Letters to the Churches, Part Two


To the angel of the church in Sardis write . . . (Revelation 3:1)

Sardis was a city with seemingly impregnable defenses. In ancient times, Sardis was located on the top of a massive acropolis with 1,500-foot (460-m) cliffs on three sides and a steep approach on the other. The city’s natural defenses had made it the capital of great kingdoms in the past, but its importance had waned by John’s day, and the main city was now located on the plain below the acropolis. It was still a wealthy city with some notable features, but was not so important as Ephesus, Smyrna, or Pergamum.


To the angel of the church in Philadelphia write . . . (Revelation 3:7)

The ancient city of Philadelphia lies beneath the modern city of Alasehir, Turkey. Philadelphia was the youngest of the cities addressed in Revelation, having been founded only in the 2nd century BC. The abundance of seismic activity throughout the city’s history has created a chaotic situation for excavators. There have been few inscriptions found and almost no significant excavations have been attempted. Philadelphia was known as an important religious center, even dubbed “Little Athens” by the 5th century AD.

Pillars of Philadelphia

The one who overcomes, I will make him a pillar in the temple of My God (Revelation 3:12).

The word “pillar” (Gk. stulos) refers to the supporting portion of a structure, such as a column. The word picture of the pillar would have had special significance for the inhabitants of a city plagued by earthquakes. The pillars of the buildings that stood in Philadelphia in AD 96 have long since fallen. This photo shows one of the main pillars in the Byzantine-era Church of St.

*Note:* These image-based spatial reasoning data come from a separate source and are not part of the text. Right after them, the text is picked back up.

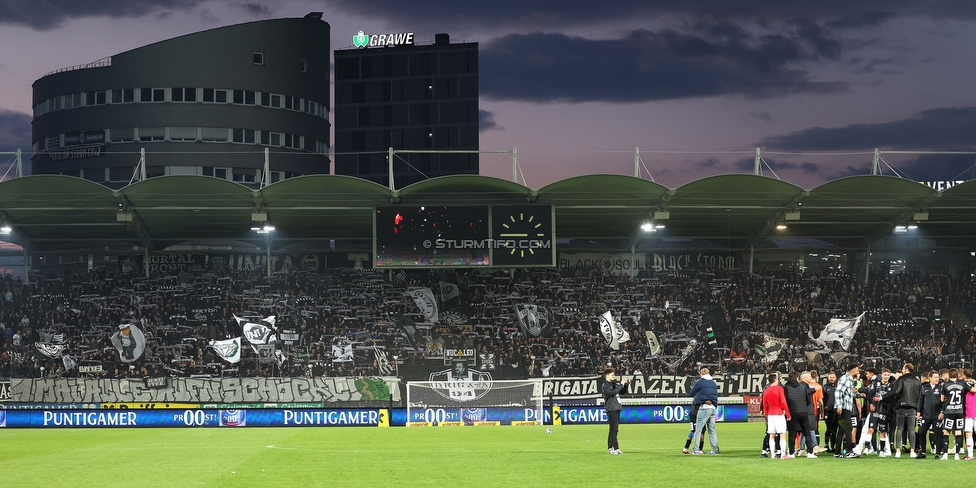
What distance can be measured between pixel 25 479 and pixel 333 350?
2677 cm

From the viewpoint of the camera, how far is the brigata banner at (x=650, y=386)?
125 feet

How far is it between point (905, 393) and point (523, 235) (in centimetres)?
2218

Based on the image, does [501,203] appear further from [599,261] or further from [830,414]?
[830,414]

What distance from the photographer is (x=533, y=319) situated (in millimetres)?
46688

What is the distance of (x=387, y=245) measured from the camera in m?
40.5

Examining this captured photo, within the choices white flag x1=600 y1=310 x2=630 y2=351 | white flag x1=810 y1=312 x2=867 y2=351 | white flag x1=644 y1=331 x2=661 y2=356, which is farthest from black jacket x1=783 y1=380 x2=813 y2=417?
white flag x1=810 y1=312 x2=867 y2=351

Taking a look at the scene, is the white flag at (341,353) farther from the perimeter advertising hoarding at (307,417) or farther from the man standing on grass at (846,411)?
A: the man standing on grass at (846,411)

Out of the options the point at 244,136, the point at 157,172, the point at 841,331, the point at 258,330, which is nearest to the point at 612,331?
the point at 841,331

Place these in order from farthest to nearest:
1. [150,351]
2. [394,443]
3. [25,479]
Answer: [150,351] < [394,443] < [25,479]

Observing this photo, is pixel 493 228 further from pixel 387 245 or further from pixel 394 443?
pixel 394 443

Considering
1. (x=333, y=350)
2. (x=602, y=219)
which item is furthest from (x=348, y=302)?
(x=602, y=219)

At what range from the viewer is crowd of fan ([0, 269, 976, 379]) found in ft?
141

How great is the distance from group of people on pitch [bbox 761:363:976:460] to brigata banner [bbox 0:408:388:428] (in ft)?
64.8

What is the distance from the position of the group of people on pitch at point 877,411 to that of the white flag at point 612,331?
24.0m
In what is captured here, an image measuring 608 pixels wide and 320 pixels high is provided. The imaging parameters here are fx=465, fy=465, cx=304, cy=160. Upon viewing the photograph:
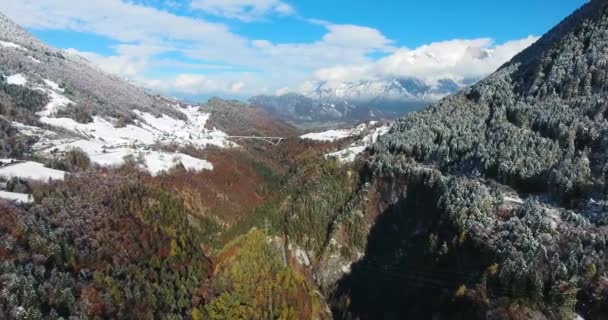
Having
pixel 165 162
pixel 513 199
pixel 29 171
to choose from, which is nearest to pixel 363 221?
pixel 513 199

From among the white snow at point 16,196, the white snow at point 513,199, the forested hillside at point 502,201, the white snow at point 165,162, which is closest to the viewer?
the forested hillside at point 502,201

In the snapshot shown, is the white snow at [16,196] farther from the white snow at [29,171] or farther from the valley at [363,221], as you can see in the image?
the white snow at [29,171]

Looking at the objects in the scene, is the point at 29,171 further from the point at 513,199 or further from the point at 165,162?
the point at 513,199

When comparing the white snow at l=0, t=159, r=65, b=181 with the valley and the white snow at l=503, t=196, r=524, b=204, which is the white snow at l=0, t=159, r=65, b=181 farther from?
the white snow at l=503, t=196, r=524, b=204

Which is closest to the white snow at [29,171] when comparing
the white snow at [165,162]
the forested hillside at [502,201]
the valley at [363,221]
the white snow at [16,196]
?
the valley at [363,221]

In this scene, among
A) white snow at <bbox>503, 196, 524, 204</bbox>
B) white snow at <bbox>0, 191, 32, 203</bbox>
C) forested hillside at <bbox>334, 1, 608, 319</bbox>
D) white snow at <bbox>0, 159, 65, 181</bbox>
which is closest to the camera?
forested hillside at <bbox>334, 1, 608, 319</bbox>

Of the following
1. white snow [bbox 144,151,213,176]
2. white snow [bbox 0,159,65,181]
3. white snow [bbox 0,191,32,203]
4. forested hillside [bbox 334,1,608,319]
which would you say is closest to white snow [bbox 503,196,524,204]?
forested hillside [bbox 334,1,608,319]
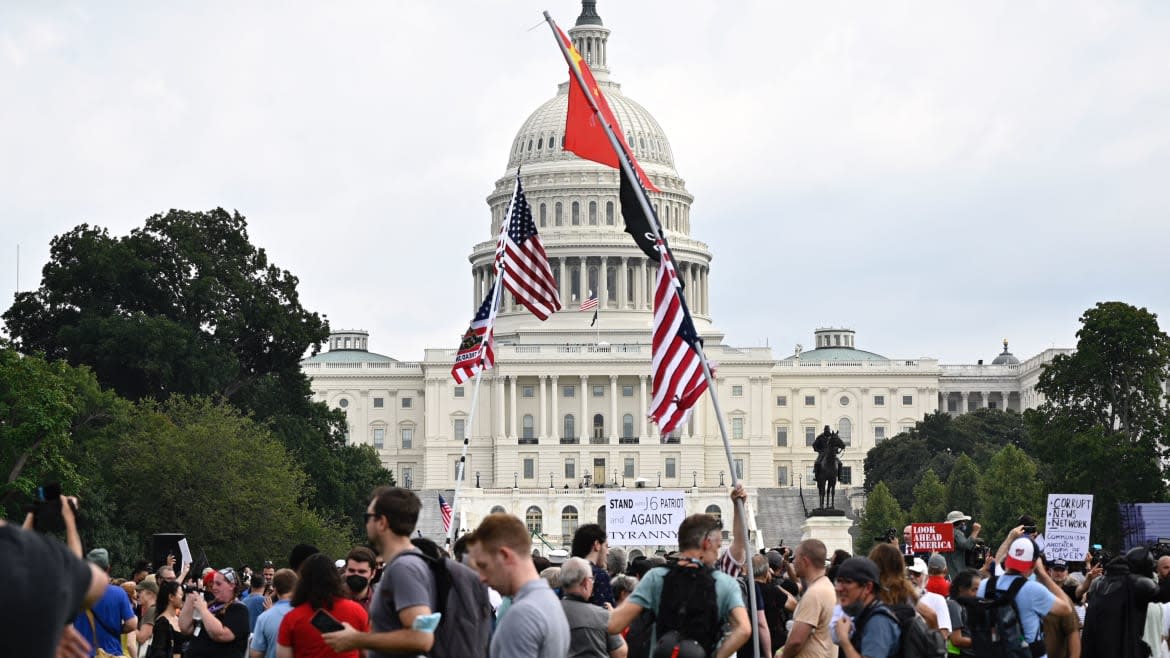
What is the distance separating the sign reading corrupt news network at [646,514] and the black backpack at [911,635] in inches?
535

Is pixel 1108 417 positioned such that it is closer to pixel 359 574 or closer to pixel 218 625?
pixel 218 625

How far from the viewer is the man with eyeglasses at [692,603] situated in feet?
44.5

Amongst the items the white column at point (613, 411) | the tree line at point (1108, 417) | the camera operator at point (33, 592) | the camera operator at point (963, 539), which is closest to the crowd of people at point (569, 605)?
the camera operator at point (33, 592)

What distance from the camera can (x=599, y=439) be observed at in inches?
5881

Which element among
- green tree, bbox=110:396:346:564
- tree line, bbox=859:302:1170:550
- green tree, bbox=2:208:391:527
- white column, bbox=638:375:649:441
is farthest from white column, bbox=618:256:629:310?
green tree, bbox=110:396:346:564

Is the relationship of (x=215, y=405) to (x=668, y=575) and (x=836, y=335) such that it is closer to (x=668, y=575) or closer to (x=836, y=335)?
(x=668, y=575)

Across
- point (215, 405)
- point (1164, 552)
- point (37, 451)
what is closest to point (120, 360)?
point (215, 405)

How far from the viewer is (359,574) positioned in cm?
1474

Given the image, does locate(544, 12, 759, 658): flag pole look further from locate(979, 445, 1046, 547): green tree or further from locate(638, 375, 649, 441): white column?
locate(638, 375, 649, 441): white column

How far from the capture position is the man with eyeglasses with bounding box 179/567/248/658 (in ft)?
54.4

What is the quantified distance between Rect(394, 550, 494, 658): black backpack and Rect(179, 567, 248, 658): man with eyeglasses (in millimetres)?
4739

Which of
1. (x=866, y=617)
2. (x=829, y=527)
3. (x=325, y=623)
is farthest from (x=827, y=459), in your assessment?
(x=325, y=623)

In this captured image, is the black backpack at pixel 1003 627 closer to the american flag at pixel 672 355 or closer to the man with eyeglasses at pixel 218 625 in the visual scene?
the american flag at pixel 672 355

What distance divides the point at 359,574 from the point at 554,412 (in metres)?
135
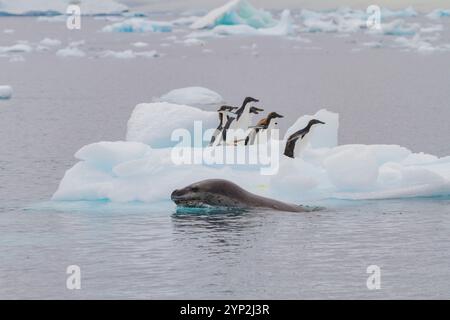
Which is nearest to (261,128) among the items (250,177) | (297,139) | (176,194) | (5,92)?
(297,139)

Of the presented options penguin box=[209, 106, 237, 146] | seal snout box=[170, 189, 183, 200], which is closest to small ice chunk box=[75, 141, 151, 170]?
seal snout box=[170, 189, 183, 200]

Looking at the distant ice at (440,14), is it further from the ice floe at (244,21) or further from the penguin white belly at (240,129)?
the penguin white belly at (240,129)

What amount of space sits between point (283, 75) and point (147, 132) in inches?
1808

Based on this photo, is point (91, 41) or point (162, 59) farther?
point (91, 41)

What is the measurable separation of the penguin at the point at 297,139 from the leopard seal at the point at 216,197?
8.19ft

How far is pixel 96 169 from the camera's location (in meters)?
20.7

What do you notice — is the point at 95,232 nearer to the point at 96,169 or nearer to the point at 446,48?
the point at 96,169

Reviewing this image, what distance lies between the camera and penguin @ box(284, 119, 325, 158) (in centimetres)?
2158

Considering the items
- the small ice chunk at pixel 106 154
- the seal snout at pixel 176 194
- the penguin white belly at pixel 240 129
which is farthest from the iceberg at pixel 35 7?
the seal snout at pixel 176 194

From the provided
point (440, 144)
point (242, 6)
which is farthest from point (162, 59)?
point (440, 144)

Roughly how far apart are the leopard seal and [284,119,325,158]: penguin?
2498 mm

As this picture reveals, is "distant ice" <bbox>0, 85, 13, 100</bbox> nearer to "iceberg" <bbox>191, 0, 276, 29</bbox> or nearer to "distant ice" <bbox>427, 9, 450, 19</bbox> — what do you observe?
"iceberg" <bbox>191, 0, 276, 29</bbox>

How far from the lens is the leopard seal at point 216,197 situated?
19047 millimetres

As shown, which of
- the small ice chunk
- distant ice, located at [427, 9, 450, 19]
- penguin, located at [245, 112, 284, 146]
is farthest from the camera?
distant ice, located at [427, 9, 450, 19]
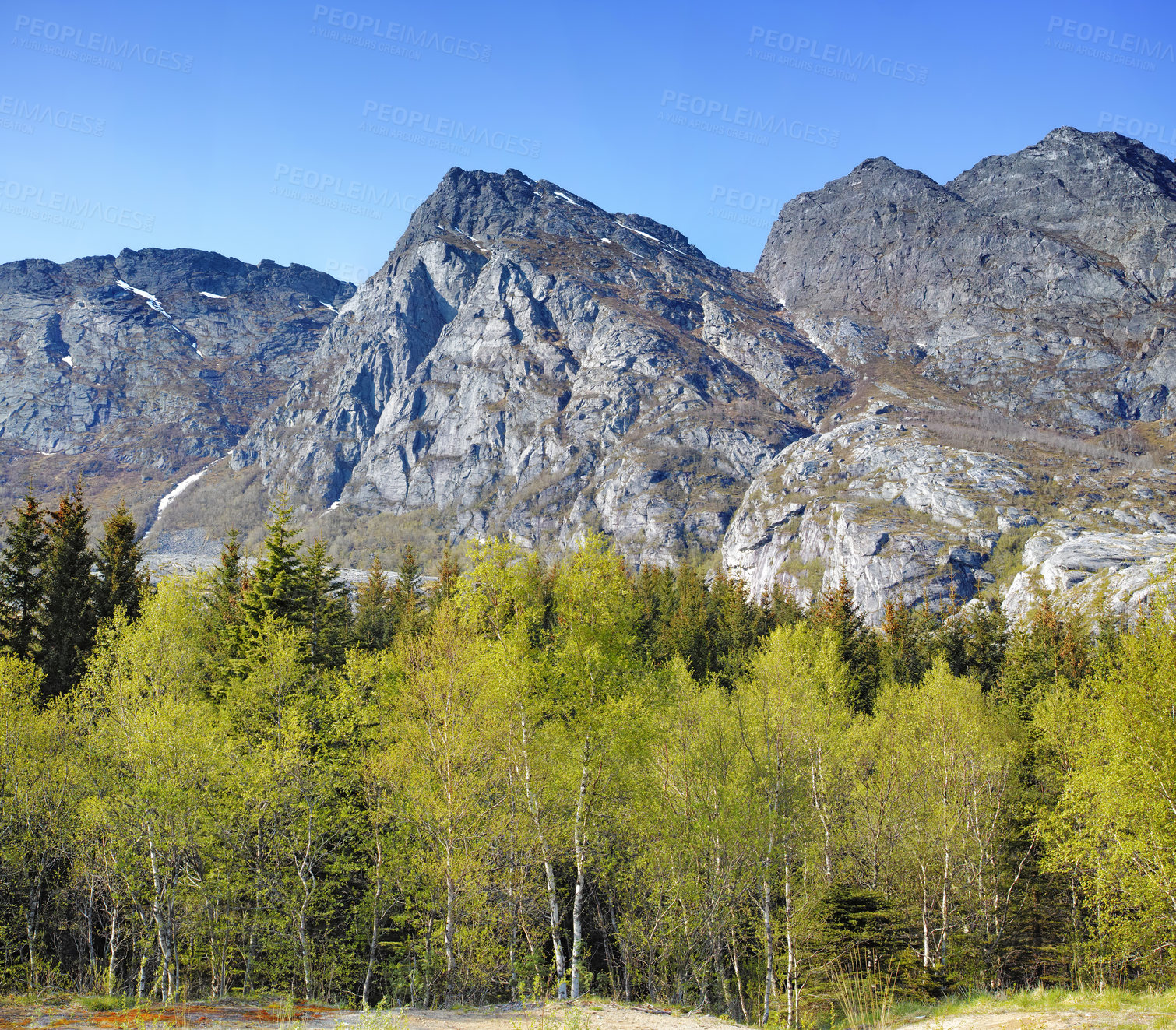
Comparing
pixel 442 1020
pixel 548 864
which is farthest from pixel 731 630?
pixel 442 1020

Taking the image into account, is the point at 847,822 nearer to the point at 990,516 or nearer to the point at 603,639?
the point at 603,639

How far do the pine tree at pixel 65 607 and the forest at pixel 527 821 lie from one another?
78 centimetres

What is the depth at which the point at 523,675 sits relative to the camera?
22703mm

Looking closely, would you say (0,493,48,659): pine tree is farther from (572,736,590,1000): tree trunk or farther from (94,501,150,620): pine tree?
(572,736,590,1000): tree trunk

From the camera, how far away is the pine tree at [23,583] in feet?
115

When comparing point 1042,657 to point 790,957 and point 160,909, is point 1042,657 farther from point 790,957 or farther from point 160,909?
point 160,909

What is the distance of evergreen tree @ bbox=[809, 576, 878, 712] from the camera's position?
183ft

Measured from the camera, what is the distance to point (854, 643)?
5919cm

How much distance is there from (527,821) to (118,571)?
31707mm

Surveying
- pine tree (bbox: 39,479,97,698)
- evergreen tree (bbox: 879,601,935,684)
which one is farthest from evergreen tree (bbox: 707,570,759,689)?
pine tree (bbox: 39,479,97,698)

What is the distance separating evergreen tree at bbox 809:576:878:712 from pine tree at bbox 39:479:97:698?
159 ft

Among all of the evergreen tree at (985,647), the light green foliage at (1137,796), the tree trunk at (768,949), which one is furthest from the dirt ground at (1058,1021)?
the evergreen tree at (985,647)

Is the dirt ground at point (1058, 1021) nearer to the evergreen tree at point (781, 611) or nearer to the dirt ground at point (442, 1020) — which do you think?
the dirt ground at point (442, 1020)

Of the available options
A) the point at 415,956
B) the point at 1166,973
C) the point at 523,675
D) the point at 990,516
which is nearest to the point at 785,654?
the point at 523,675
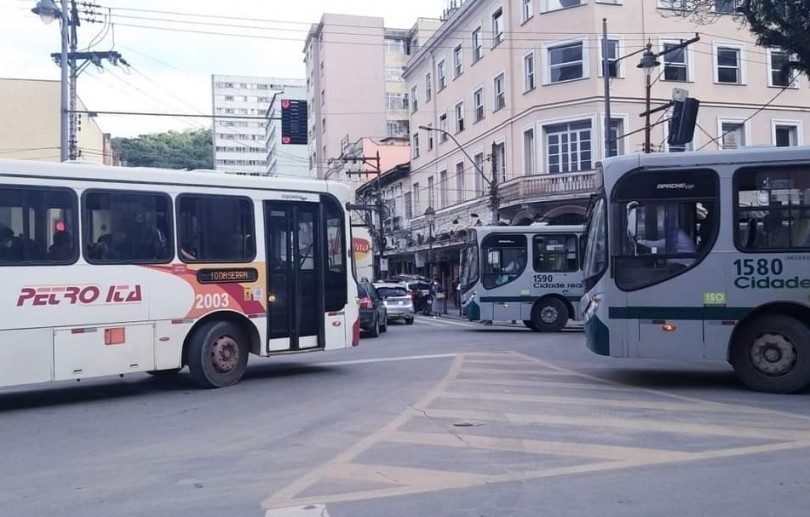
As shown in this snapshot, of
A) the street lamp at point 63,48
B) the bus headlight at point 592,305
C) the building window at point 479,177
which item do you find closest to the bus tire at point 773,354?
the bus headlight at point 592,305

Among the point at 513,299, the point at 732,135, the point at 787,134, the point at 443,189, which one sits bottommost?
the point at 513,299

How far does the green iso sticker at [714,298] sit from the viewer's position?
11.6 metres

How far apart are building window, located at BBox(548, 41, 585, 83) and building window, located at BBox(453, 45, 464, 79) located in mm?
10942

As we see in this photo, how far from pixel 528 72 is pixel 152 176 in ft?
87.9

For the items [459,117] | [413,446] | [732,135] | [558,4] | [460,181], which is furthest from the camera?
[459,117]

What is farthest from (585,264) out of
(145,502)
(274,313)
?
(145,502)

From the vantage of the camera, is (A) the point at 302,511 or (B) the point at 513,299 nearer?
(A) the point at 302,511

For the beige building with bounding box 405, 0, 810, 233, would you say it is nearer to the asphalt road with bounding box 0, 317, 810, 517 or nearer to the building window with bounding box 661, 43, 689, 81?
the building window with bounding box 661, 43, 689, 81

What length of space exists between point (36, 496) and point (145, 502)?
1.03 meters

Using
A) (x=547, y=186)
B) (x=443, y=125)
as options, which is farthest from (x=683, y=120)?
(x=443, y=125)

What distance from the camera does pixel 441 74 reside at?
48.5 metres

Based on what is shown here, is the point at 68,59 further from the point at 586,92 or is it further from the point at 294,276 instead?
the point at 586,92

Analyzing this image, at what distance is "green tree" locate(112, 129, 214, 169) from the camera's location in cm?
4744

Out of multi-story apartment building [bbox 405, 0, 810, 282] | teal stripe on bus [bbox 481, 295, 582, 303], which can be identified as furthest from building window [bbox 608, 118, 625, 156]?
teal stripe on bus [bbox 481, 295, 582, 303]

John the Theologian.


To the angel of the church in Laodicea write . . . (Revelation 3:14)

Laodicea is situated on a plateau of the Lycus River Valley at the junction of the north-south road from Pergamum to the Mediterranean and east-west road from Ephesus to the interior of an Asia Minor. This location made Laodicea an important commercial city. Ephesus lay about 100 miles (160 km) to the west. Laodicea was one of a triad of cities in this valley: 6 miles (10 km) to the north was Hierapolis, noted for its wool industry, and 11 miles (18 km) to the east was Colossae.

Neither Cold nor Hot

I know your works, that you are neither cold nor hot; I wish that you were cold or hot (Revelation 3:15).

The reference to hot and cold is usually taken to refer to hot water and cold water, with the nearby Hierapolis famous for its hot springs (shown here) and the nearby Colossae known for its cold waters. The hot springs were said to be useful for medical treatments of heart disease, nervous and physical exhaustion, circulatory problems, rheumatism, high blood pressure, digestive problems, nervous disorders, and eye and skin diseases. Cold water is refreshing and suitable for drinking. But while hot water and cold water each had value, lukewarm water was emetic, causing one to vomit.